### Assigned task
Reproduce the listing exactly, please, with every line intact.
*** Opening of Supplied entries ***
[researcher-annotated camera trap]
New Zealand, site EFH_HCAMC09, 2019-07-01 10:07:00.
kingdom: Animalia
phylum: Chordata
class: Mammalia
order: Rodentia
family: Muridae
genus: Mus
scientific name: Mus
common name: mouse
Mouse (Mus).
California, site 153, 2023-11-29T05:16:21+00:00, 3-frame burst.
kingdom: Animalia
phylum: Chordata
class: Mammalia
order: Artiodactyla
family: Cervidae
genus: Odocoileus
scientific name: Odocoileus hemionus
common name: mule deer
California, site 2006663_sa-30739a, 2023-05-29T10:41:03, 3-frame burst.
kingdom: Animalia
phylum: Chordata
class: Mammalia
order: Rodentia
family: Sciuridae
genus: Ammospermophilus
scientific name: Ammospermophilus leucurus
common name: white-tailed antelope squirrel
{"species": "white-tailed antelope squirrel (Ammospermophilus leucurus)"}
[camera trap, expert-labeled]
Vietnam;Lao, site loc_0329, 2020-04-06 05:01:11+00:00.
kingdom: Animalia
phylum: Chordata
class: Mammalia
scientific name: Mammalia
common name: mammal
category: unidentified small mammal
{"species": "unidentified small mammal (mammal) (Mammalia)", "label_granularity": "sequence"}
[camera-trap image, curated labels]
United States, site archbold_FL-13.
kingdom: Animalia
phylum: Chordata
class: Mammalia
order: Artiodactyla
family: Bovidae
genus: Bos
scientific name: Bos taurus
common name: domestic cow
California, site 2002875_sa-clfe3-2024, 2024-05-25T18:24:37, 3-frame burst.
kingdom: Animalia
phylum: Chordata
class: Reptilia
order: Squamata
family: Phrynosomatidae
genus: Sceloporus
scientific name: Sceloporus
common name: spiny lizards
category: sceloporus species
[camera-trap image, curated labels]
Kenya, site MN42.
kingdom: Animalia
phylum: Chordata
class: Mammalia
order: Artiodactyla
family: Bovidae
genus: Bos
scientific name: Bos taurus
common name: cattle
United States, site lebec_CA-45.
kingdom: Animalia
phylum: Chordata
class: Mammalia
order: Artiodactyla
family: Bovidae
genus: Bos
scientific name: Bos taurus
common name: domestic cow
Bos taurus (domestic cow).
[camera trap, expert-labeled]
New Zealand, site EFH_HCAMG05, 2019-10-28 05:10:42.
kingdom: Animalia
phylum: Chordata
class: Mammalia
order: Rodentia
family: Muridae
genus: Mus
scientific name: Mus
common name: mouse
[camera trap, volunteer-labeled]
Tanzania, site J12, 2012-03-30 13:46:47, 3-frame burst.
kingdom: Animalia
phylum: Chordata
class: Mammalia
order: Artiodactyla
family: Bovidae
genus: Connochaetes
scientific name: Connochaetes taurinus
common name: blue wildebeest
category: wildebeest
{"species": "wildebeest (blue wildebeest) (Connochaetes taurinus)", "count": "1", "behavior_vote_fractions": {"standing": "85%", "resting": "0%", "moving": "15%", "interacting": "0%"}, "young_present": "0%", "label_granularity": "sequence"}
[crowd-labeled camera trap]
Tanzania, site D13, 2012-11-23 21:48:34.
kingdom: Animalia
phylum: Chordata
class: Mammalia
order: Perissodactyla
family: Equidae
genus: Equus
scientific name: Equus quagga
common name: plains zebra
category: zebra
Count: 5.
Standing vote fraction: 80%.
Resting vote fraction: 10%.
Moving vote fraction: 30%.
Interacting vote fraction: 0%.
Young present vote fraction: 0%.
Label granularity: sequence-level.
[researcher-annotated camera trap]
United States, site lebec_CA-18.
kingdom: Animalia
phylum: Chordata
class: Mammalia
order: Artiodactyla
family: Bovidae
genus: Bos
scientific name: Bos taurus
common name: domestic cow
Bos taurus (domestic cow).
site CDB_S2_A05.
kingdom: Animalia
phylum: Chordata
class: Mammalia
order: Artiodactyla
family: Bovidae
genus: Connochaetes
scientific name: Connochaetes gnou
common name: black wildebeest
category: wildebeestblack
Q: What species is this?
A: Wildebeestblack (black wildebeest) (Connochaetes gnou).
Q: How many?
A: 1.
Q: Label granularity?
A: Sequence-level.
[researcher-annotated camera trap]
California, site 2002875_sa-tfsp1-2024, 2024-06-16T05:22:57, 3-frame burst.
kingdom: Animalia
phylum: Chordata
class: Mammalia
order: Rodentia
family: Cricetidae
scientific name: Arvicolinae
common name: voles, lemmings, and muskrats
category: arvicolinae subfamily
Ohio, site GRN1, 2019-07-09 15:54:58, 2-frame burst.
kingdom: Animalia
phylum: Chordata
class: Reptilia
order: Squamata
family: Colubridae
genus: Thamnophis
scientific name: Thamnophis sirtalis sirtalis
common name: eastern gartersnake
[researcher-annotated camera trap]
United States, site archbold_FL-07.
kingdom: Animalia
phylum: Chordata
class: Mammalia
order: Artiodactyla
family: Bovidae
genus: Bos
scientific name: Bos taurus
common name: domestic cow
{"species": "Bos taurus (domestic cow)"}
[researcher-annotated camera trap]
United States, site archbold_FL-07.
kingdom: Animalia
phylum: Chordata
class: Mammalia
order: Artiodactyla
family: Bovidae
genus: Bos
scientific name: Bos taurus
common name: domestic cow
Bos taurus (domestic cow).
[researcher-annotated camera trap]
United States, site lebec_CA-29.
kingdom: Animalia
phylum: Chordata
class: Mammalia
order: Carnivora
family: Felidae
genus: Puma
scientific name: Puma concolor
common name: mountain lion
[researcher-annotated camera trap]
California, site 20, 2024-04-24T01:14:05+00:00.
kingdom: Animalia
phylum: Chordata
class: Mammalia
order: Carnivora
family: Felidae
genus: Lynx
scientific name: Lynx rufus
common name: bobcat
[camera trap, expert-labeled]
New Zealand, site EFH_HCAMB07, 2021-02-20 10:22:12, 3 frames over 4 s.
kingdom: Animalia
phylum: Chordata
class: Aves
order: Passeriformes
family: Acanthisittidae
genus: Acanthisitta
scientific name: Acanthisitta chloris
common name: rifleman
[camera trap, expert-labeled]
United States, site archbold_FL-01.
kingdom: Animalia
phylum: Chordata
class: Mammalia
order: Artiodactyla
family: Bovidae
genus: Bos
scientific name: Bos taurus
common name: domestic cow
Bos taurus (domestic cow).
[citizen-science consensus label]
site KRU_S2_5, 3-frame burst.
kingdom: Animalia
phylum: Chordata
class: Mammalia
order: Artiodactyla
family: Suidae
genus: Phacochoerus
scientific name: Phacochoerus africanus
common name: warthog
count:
*** Close of Supplied entries ***
### Task solution
[researcher-annotated camera trap]
New Zealand, site EFH_HCAMC09, 2019-07-01 10:07:00.
kingdom: Animalia
phylum: Chordata
class: Mammalia
order: Rodentia
family: Muridae
genus: Mus
scientific name: Mus
common name: mouse
Mouse (Mus).
California, site 153, 2023-11-29T05:16:21+00:00, 3-frame burst.
kingdom: Animalia
phylum: Chordata
class: Mammalia
order: Artiodactyla
family: Cervidae
genus: Odocoileus
scientific name: Odocoileus hemionus
common name: mule deer
California, site 2006663_sa-30739a, 2023-05-29T10:41:03, 3-frame burst.
kingdom: Animalia
phylum: Chordata
class: Mammalia
order: Rodentia
family: Sciuridae
genus: Ammospermophilus
scientific name: Ammospermophilus leucurus
common name: white-tailed antelope squirrel
{"species": "white-tailed antelope squirrel (Ammospermophilus leucurus)"}
[camera trap, expert-labeled]
Vietnam;Lao, site loc_0329, 2020-04-06 05:01:11+00:00.
kingdom: Animalia
phylum: Chordata
class: Mammalia
scientific name: Mammalia
common name: mammal
category: unidentified small mammal
{"species": "unidentified small mammal (mammal) (Mammalia)", "label_granularity": "sequence"}
[camera-trap image, curated labels]
United States, site archbold_FL-13.
kingdom: Animalia
phylum: Chordata
class: Mammalia
order: Artiodactyla
family: Bovidae
genus: Bos
scientific name: Bos taurus
common name: domestic cow
California, site 2002875_sa-clfe3-2024, 2024-05-25T18:24:37, 3-frame burst.
kingdom: Animalia
phylum: Chordata
class: Reptilia
order: Squamata
family: Phrynosomatidae
genus: Sceloporus
scientific name: Sceloporus
common name: spiny lizards
category: sceloporus species
[camera-trap image, curated labels]
Kenya, site MN42.
kingdom: Animalia
phylum: Chordata
class: Mammalia
order: Artiodactyla
family: Bovidae
genus: Bos
scientific name: Bos taurus
common name: cattle
United States, site lebec_CA-45.
kingdom: Animalia
phylum: Chordata
class: Mammalia
order: Artiodactyla
family: Bovidae
genus: Bos
scientific name: Bos taurus
common name: domestic cow
Bos taurus (domestic cow).
[camera trap, expert-labeled]
New Zealand, site EFH_HCAMG05, 2019-10-28 05:10:42.
kingdom: Animalia
phylum: Chordata
class: Mammalia
order: Rodentia
family: Muridae
genus: Mus
scientific name: Mus
common name: mouse
[camera trap, volunteer-labeled]
Tanzania, site J12, 2012-03-30 13:46:47, 3-frame burst.
kingdom: Animalia
phylum: Chordata
class: Mammalia
order: Artiodactyla
family: Bovidae
genus: Connochaetes
scientific name: Connochaetes taurinus
common name: blue wildebeest
category: wildebeest
{"species": "wildebeest (blue wildebeest) (Connochaetes taurinus)", "count": "1", "behavior_vote_fractions": {"standing": "85%", "resting": "0%", "moving": "15%", "interacting": "0%"}, "young_present": "0%", "label_granularity": "sequence"}
[crowd-labeled camera trap]
Tanzania, site D13, 2012-11-23 21:48:34.
kingdom: Animalia
phylum: Chordata
class: Mammalia
order: Perissodactyla
family: Equidae
genus: Equus
scientific name: Equus quagga
common name: plains zebra
category: zebra
Count: 5.
Standing vote fraction: 80%.
Resting vote fraction: 10%.
Moving vote fraction: 30%.
Interacting vote fraction: 0%.
Young present vote fraction: 0%.
Label granularity: sequence-level.
[researcher-annotated camera trap]
United States, site lebec_CA-18.
kingdom: Animalia
phylum: Chordata
class: Mammalia
order: Artiodactyla
family: Bovidae
genus: Bos
scientific name: Bos taurus
common name: domestic cow
Bos taurus (domestic cow).
site CDB_S2_A05.
kingdom: Animalia
phylum: Chordata
class: Mammalia
order: Artiodactyla
family: Bovidae
genus: Connochaetes
scientific name: Connochaetes gnou
common name: black wildebeest
category: wildebeestblack
Q: What species is this?
A: Wildebeestblack (black wildebeest) (Connochaetes gnou).
Q: How many?
A: 1.
Q: Label granularity?
A: Sequence-level.
[researcher-annotated camera trap]
California, site 2002875_sa-tfsp1-2024, 2024-06-16T05:22:57, 3-frame burst.
kingdom: Animalia
phylum: Chordata
class: Mammalia
order: Rodentia
family: Cricetidae
scientific name: Arvicolinae
common name: voles, lemmings, and muskrats
category: arvicolinae subfamily
Ohio, site GRN1, 2019-07-09 15:54:58, 2-frame burst.
kingdom: Animalia
phylum: Chordata
class: Reptilia
order: Squamata
family: Colubridae
genus: Thamnophis
scientific name: Thamnophis sirtalis sirtalis
common name: eastern gartersnake
[researcher-annotated camera trap]
United States, site archbold_FL-07.
kingdom: Animalia
phylum: Chordata
class: Mammalia
order: Artiodactyla
family: Bovidae
genus: Bos
scientific name: Bos taurus
common name: domestic cow
{"species": "Bos taurus (domestic cow)"}
[researcher-annotated camera trap]
United States, site archbold_FL-07.
kingdom: Animalia
phylum: Chordata
class: Mammalia
order: Artiodactyla
family: Bovidae
genus: Bos
scientific name: Bos taurus
common name: domestic cow
Bos taurus (domestic cow).
[researcher-annotated camera trap]
United States, site lebec_CA-29.
kingdom: Animalia
phylum: Chordata
class: Mammalia
order: Carnivora
family: Felidae
genus: Puma
scientific name: Puma concolor
common name: mountain lion
[researcher-annotated camera trap]
California, site 20, 2024-04-24T01:14:05+00:00.
kingdom: Animalia
phylum: Chordata
class: Mammalia
order: Carnivora
family: Felidae
genus: Lynx
scientific name: Lynx rufus
common name: bobcat
[camera trap, expert-labeled]
New Zealand, site EFH_HCAMB07, 2021-02-20 10:22:12, 3 frames over 4 s.
kingdom: Animalia
phylum: Chordata
class: Aves
order: Passeriformes
family: Acanthisittidae
genus: Acanthisitta
scientific name: Acanthisitta chloris
common name: rifleman
[camera trap, expert-labeled]
United States, site archbold_FL-01.
kingdom: Animalia
phylum: Chordata
class: Mammalia
order: Artiodactyla
family: Bovidae
genus: Bos
scientific name: Bos taurus
common name: domestic cow
Bos taurus (domestic cow).
[citizen-science consensus label]
site KRU_S2_5, 3-frame burst.
kingdom: Animalia
phylum: Chordata
class: Mammalia
order: Artiodactyla
family: Suidae
genus: Phacochoerus
scientific name: Phacochoerus africanus
common name: warthog
count:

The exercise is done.